The careful questioning tone reflects the unusual status FDA granted homeopathy. Since 1938, the agency has identified homeopathic products as drugs, partly thanks to US Senator and doctor Copeland Royal homeopath, who co-wrote the Federal Food, Drug and Cosmetic Act. since then, the FDA is based on a document known as the homeopathic pharmacopoeia name of the United States to determine what counts as a homeopathic drug. This list of substances now-1295 long articles is maintained by an independent industry body, the Convention Homeopathic Pharmacopoeia of the United States . the substances may be added to the list after they have had success "prove" to homeopaths trained, which determine how they affect the healthy subjects at various concentrations.

under FDA guidelines issued in 1988, a company can sell homeopathic products on the counter without demonstrating their safety and effectiveness, and unlike dietary supplements, packaging may include claims on the treatment of specific conditions, as long as they are "self-limitation" and not chronic. These conditions include sprains, colds or allergies.

But the FDA not ensure the quality and manufacture of homeopathic products, and recently raised several red flags. In 09 he issued a warning letter to Matrixx Initiatives when have been linked to a loss of smell among users high levels of zinc in several of its remedies against the Zicam cold. In 2010, he warned that homeopathic teething tablets produced by homeopathic Hyland contain potentially dangerous levels of toxic Solanaceae plant. And last month, he advised consumers not to rely on a variety of over-the-counter homeopathic remedies to control asthma attacks. FDA issued 40 warning letters to homeopathic product manufacturers since 09-up of nine letters between 02 and 08.

At the hearing, the agency requested data that would further assess risks and benefits of the products already on the market. Toxicologist Edward Krenzelok the Rocky Mountain Poison and Drug Center in Denver said that nearly 80,000 calls related to homeopathic regional poison control centers from 06 to 2013, 98% of callers reported no effect or side effects of the exposure. Most children-92% of calls -involved under 6.

This relatively clean safety record has been a starting point for many supporters of homeopathy talking. Pediatrician Robert Dumont Raby Institute for Integrative Medicine in Chicago, Illinois, who praised homeopathic remedies as "exceptionally versatile in many medical problems," assured the panel that he did not care about negative interactions with other drugs, because concentrations it generally recommends, "there is nothing in there to interact."

But others have argued that the real risk to public health emerge when consumers uninformed decide to use homeopathic remedies instead of proven medical treatments. Janine Jagger, a professor of medicine at the University of Virginia in Charlottesville and president of Familial Mediterranean Fever Foundation, described over-the-counter homeopathic remedies that list the same active ingredient as a prescription treatment for a rare genetic inflammatory disease. patients who believe that highly diluted substances is comparable to prescription medication may suffer serious harm, she said. "I need to explain more and more and more patients ... and there are cases that I will never have the chance to explain it," she said. "I would have with the FDA."

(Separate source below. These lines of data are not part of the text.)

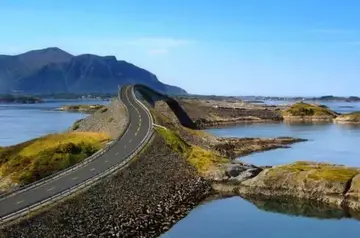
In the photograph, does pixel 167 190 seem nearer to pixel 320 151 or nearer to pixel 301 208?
pixel 301 208

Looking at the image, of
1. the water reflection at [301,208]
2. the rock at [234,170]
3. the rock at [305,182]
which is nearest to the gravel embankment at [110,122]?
the rock at [234,170]

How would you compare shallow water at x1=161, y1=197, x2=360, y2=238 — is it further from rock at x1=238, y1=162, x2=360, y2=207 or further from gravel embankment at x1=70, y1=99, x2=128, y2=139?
gravel embankment at x1=70, y1=99, x2=128, y2=139

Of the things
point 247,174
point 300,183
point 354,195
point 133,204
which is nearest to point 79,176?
point 133,204

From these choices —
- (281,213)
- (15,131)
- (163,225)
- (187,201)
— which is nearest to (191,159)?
(187,201)

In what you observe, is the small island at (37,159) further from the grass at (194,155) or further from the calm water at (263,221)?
the calm water at (263,221)

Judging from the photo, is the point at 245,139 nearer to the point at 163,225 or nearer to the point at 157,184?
the point at 157,184
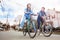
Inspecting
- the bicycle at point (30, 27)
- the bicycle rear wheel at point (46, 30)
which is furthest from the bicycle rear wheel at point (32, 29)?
the bicycle rear wheel at point (46, 30)

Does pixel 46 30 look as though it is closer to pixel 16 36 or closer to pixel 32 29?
pixel 32 29

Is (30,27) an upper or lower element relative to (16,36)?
upper

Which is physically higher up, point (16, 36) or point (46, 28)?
point (46, 28)

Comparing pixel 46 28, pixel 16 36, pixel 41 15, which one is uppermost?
pixel 41 15

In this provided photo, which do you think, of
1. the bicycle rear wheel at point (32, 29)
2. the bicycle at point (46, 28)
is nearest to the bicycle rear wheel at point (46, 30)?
the bicycle at point (46, 28)

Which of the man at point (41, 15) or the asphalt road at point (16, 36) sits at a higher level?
the man at point (41, 15)

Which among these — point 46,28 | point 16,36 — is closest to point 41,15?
point 46,28

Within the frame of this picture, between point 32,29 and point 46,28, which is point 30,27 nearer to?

Just what kind of changes FDA would consider, if necessary, are not yet clear. Schnedar FDA is careful not to suggest that it plans to tighten regulations. "There is no preconceived options on the table," she said.

Several speakers made suggestions. Dora argued that the FDA should submit homeopathic products to the same process prior approval for marketing other drugs, a costly proposition for both regulators and manufacturers. others, including Adriane Fugh-Berman of Georgetown University in Washington, DC, suggested that FDA could at least clear product labels, for example, listing the concentrations of ingredients in milligrams rather than the number of times they were ritually diluted.

Fugh-Berman suspect that, after decades a policy essentially hands-off, the current popularity of homeopathic products can ultimately inspire FDA to draft new regulations. "There were several moments in history where people have simply ignored homeopathy because they thought he was dying, "she said," And it keeps coming.